Brazil and Germany share common interests
Regarding the climate, this means help from Germany to further strengthen the Amazon Fund, which Lula revived to protect the rainforest and promote global climate protection.
On energy, Brazil can hope to entice German companies and their technology with its natural renewable energy resources, such as green hydrogen, rare earths, lithium, wind, and sun. And when it comes to multilateral institutions, Germany and Brazil intend to reform the UN Security Council together with the other two G4 nations, India and Japan.
But according to Latin America expert Claudia Zilla, of the German Institute for International and Security Affairs (SWP), Brazil’s vision of a reformed international order involves more than just gaining a permanent seat on the Security Council.
“While Germany is taking an approach that aims to restore the liberal, rules-based international order, Brazil is advocating for reform, stressing the fact that the international order was, strictly speaking, never entirely liberal or rules-based, for example with the war in Iraq, the war on terror, or the regime change in Libya,” she told DW.
A competitor in China
According to a statement on the German Foreign Ministry website, “Brazil is the only country in Latin America with which Germany has had a strategic partnership since 2008. Brazil is Germany’s most important trading partner in South America.” But there is no such statement on the Brazilian government website, because in recent decades a different country has been investing much bigger sums in Latin America: China.
Today, a quarter of all Brazil’s imports and exports are with China, and transactions between the two countries are no longer conducted in US dollars, but in the local currencies, the real and the yuan. “China is buying in incredible quantities and investing a lot,” said Zilla. “It is therefore necessary for Germany to offer something of real significance, not in terms of quantity, because that is unfeasible, but in terms of quality.
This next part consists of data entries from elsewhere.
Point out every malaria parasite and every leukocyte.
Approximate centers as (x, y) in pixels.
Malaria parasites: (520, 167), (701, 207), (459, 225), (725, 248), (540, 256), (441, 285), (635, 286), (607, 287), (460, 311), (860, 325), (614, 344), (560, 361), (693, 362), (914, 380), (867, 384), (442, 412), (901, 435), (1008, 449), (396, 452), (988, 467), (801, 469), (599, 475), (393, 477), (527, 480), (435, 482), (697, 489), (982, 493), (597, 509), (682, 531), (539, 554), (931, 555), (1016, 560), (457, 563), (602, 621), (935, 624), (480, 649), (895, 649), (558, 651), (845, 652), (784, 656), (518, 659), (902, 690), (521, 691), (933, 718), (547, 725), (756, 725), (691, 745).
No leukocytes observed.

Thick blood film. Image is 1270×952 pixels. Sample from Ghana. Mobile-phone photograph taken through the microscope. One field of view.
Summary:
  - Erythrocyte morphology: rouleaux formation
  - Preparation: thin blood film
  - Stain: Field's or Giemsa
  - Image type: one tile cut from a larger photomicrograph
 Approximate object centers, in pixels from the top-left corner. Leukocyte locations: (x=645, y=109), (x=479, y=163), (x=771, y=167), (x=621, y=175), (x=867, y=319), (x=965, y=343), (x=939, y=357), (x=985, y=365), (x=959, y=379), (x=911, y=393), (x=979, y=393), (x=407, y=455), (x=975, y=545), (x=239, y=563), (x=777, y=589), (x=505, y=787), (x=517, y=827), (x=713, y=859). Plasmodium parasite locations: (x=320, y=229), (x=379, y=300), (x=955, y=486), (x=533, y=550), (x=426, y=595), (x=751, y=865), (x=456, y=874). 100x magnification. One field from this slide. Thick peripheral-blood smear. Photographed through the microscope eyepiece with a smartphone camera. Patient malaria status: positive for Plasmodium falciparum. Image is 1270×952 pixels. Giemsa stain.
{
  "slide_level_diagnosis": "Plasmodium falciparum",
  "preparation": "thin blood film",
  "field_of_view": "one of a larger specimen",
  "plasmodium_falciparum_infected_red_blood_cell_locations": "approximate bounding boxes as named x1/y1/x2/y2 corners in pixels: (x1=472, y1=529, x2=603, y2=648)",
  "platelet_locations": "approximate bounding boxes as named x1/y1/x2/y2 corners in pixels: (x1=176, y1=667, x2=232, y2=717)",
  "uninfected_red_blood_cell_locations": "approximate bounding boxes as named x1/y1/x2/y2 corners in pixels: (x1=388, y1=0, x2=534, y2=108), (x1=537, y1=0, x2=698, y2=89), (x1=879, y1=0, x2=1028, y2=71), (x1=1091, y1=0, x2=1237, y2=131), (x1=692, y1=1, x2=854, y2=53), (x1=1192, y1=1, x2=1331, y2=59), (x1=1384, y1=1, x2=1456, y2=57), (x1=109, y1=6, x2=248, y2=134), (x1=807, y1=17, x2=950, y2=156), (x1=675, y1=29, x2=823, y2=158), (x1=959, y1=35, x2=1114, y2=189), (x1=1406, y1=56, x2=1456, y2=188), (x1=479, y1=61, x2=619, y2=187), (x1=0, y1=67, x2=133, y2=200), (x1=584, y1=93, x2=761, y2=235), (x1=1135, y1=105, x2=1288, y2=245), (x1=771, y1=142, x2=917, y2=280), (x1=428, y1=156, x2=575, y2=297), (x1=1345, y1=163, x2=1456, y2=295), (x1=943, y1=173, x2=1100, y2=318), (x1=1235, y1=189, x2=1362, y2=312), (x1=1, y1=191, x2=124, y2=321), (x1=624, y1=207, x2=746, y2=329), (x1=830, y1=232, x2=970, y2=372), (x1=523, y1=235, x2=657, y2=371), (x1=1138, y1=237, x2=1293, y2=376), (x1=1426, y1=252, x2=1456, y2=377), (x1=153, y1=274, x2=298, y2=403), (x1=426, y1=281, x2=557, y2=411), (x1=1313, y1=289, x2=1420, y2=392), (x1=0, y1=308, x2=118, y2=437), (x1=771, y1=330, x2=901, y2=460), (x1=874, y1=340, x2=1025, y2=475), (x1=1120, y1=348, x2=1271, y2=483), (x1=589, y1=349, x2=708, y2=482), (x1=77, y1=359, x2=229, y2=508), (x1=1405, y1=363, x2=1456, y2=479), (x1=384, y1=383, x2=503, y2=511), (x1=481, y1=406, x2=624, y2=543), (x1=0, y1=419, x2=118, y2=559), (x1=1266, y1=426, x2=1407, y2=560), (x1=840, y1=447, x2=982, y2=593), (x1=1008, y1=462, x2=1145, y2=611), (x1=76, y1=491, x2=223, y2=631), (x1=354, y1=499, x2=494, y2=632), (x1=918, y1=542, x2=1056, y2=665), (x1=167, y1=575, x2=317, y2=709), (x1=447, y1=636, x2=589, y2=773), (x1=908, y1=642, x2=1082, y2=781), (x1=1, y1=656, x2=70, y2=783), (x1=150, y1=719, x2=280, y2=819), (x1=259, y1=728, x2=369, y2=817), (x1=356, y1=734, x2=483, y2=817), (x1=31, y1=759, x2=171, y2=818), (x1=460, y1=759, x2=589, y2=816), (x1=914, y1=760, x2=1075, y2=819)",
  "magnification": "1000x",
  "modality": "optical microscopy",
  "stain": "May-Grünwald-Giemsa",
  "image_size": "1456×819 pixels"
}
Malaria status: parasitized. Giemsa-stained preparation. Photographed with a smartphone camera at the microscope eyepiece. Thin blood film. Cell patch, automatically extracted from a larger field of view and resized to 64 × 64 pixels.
For example, as part of the EU’s Global Gateway Initiative (which aims to help developing countries build sustainable infrastructure), or by sharing technology and developing common social and environmental standards.”
Fresh start for EU-Mercosur trade agreement?
Both Lula and Scholz were alarmed by the recent victory of Javier Milei in the Argentinian presidential elections, who sharply criticized the free trade agreement between the EU and Mercosur — which comprises Argentina, Brazil, Uruguay, and Paraguay and represents a market of 715 million people — and even threatened to withdraw from the South American alliance.
As Lula and Scholz meet in Berlin, this will likely serve as an urgent wake-up call for them to finalize the political deal reached in 2019. For Brazil expert Oliver Stuenkel, the agreement would be a classic win-win situation.
“The environmental movements in Europe that oppose the agreement overlook the fact that the EU, unlike China, prioritizes the fight against deforestation,” he said. “It would immensely strengthen Germany’s and Europe’s presence in Brazil. It would also guarantee the future of Mercosur. And it would be a very important signal for free trade, globalization, and geopolitical integration.”